[PROBLEM REQUIREMENTS] Copy out the line containing "How far from each" and each line after it, through the last one in the material, exactly as written.

[INPUT FOR THIS TASK]
··········

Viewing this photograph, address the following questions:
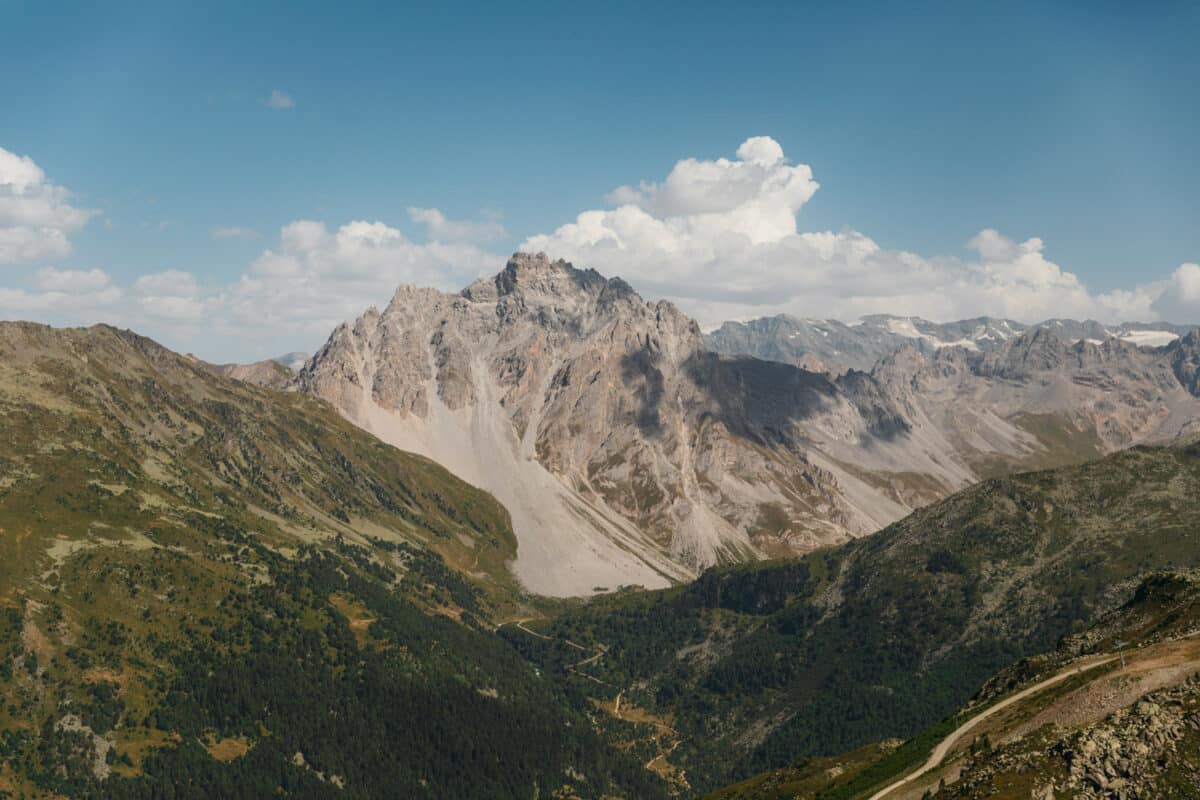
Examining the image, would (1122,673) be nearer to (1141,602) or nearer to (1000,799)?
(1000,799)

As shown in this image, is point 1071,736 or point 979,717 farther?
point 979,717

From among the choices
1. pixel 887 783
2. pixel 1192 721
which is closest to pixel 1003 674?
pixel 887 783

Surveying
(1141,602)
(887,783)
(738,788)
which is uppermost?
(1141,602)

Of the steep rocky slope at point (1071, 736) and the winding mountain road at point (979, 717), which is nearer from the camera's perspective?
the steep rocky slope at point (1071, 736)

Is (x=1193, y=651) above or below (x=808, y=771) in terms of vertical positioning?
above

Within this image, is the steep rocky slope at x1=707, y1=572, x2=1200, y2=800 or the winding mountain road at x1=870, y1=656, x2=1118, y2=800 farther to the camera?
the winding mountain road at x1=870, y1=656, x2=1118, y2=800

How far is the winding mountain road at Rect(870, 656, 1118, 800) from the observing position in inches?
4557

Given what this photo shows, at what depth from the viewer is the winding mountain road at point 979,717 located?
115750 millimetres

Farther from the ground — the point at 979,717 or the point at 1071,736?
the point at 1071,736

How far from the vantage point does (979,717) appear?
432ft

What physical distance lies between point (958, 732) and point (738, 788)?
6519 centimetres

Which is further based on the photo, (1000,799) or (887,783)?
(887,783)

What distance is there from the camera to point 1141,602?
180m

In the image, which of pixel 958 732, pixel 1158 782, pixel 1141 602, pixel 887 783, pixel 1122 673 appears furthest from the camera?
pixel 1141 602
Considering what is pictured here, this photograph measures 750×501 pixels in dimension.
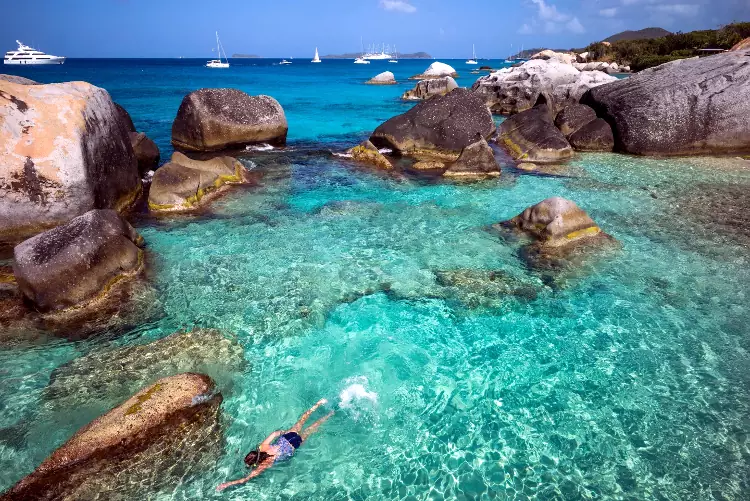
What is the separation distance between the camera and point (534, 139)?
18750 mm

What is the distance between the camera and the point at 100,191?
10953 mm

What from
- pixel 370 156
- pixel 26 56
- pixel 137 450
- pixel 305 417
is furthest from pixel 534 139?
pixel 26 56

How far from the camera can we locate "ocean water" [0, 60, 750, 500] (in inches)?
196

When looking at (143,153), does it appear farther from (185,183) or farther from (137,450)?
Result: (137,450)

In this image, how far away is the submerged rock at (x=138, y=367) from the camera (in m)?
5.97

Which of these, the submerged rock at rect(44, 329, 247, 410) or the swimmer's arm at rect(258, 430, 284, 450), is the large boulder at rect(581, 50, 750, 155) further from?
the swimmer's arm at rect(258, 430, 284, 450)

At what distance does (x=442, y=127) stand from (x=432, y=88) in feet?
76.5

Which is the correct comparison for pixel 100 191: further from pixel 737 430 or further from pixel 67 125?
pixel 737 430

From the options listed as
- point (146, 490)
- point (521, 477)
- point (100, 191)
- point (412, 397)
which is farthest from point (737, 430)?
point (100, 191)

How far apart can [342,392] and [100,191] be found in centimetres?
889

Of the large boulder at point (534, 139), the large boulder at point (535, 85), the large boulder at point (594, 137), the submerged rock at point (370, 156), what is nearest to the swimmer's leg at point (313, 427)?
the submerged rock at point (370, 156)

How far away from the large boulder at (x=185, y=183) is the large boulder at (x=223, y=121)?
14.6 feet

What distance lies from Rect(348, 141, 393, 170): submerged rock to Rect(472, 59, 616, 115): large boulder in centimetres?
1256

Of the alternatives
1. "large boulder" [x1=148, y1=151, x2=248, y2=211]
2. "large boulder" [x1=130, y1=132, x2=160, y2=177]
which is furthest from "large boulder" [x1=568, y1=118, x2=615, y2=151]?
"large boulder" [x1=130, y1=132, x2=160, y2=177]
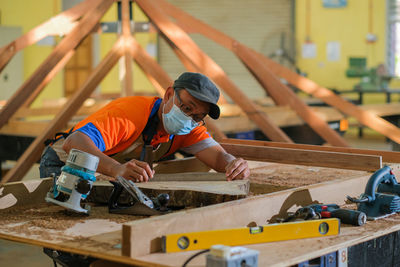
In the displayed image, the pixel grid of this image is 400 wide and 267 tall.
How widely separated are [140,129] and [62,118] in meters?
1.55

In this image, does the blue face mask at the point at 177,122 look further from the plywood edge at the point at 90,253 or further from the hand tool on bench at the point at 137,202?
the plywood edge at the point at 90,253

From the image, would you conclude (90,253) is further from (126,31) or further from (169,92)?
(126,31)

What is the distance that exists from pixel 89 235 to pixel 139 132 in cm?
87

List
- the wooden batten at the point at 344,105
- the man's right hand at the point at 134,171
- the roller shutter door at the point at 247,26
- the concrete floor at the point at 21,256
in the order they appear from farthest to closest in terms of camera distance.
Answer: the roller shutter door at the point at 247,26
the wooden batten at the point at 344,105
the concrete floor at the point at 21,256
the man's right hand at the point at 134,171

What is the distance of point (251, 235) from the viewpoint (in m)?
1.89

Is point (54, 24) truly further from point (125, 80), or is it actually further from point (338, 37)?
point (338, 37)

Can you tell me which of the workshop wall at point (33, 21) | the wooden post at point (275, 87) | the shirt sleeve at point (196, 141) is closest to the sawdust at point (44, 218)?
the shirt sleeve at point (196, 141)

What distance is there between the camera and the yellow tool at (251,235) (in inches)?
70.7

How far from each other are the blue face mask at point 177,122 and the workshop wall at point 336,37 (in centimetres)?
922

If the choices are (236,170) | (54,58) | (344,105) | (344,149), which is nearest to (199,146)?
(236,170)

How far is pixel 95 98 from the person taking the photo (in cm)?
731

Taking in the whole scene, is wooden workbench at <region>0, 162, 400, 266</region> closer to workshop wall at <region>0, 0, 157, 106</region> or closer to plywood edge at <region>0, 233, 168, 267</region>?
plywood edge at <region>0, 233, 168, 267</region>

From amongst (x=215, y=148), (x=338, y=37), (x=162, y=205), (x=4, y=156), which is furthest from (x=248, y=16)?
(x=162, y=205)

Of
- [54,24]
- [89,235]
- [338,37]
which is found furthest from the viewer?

··········

[ANSWER BELOW]
How far from each other are the blue face mask at point 177,122 and the workshop wall at point 336,37 (in centimetres)?
922

If the choices are (236,170) | (54,58) | (344,105) | (344,149), which is nearest to (199,146)?
(236,170)

How far is pixel 95 98 from the person taking the photo (in cm)?
731

Taking in the whole scene, is wooden workbench at <region>0, 162, 400, 266</region> closer to workshop wall at <region>0, 0, 157, 106</region> or closer to plywood edge at <region>0, 233, 168, 267</region>?
plywood edge at <region>0, 233, 168, 267</region>

From amongst (x=215, y=148), (x=338, y=37), (x=162, y=205), (x=4, y=156), which is furthest from (x=248, y=16)?
(x=162, y=205)

Of
- [54,24]
- [89,235]
- [338,37]
which is found furthest from the viewer?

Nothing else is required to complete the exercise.